Мальчуган, тащившийся сзади, повернул обратно. Лицо его говорило о трепетной решимости. Он не колебался больше: он решил понести заслуженную кару. И, заметьте, наказание ожидало его уже не за первоначальную провинность, а за то, что он посмел убежать. Вожак лишь следовал примеру высококультурного общества, в котором мы живем,— мы так же караем своих преступников, а когда им удается бежать, преследуем и караем их вдвойне.

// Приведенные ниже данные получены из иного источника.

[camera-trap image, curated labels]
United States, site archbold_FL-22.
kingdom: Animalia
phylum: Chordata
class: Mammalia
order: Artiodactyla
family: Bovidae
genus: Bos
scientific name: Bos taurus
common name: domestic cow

Мальчик без колебаний подошел к вожаку и остановился на таком расстоянии, чтобы кнут мог развернуться. Кнут просвистел, и я вздрогнул от неожиданности — так велика была сила обрушившегося удара. Тоненькие, худенькие ножки мальчика были до ужаса тоненькие и худенькие. Там, где сыромятный ремень впивался в тело, оно вздувалось белой полосой, которая тут же сменялась страшным багровым рубцом с маленькими сочащимися алыми трещинками в тех местах, где лопнула кожа. И снова кнут взвился в воздух, и тельце мальчика судорожно скорчилось в ожидании удара — но он не сдвинулся с места. Он держался крепко. Вздулся второй рубец, потом третий. И только когда кнут просвистел в четвертый раз, мальчик вскрикнул. Больше у него не было сил стоять и молчаливо сносить удары; они сыпались один за другим, а он приплясывал на месте, отчаянно вопя, но не делал все же попытки бежать. И если этот непроизвольный танец уводил его за невидимую черту, где его уже нельзя было достать кнутом, он, все так же приплясывая, возвращался обратно. Получив свои двенадцать ударов, он, плача и повизгивая, скрылся между фургонов.
Вожак стоял неподвижно и ждал. Тогда из-за деревьев вышел второй мальчик. Но у этого не хватило мужества пойти на казнь с поднятой головой. Он приближался чуть ли не ползком, как трусливая собачонка, охваченная смертельным страхом, который заставляет ее то и дело поворачивать и сломя голову бросаться обратно. И каждый раз он возвращался, описывая вокруг своего палача все меньшие и меньшие круги, скуля и повизгивая, как звереныш. Я заметил, что он ни разу не взглянул на цыгана. Глаза его были неотступно прикованы к кнуту, и в них стоял такой ужас, что все во мне переворачивалось от сострадания,— безысходный ужас ребенка, не понимающего, за что его мучают. Я видел, как справа и слева от меня падают в бою крепкие мужчины, корчась в предсмертных судорогах; видел, как разорвавшийся снаряд превращает десятки человеческих тел в кровавое месиво, но, поверьте, видеть это было забавой, совершеннейшим пустяком по сравнению с тем, что я испытывал, глядя на несчастного ребенка.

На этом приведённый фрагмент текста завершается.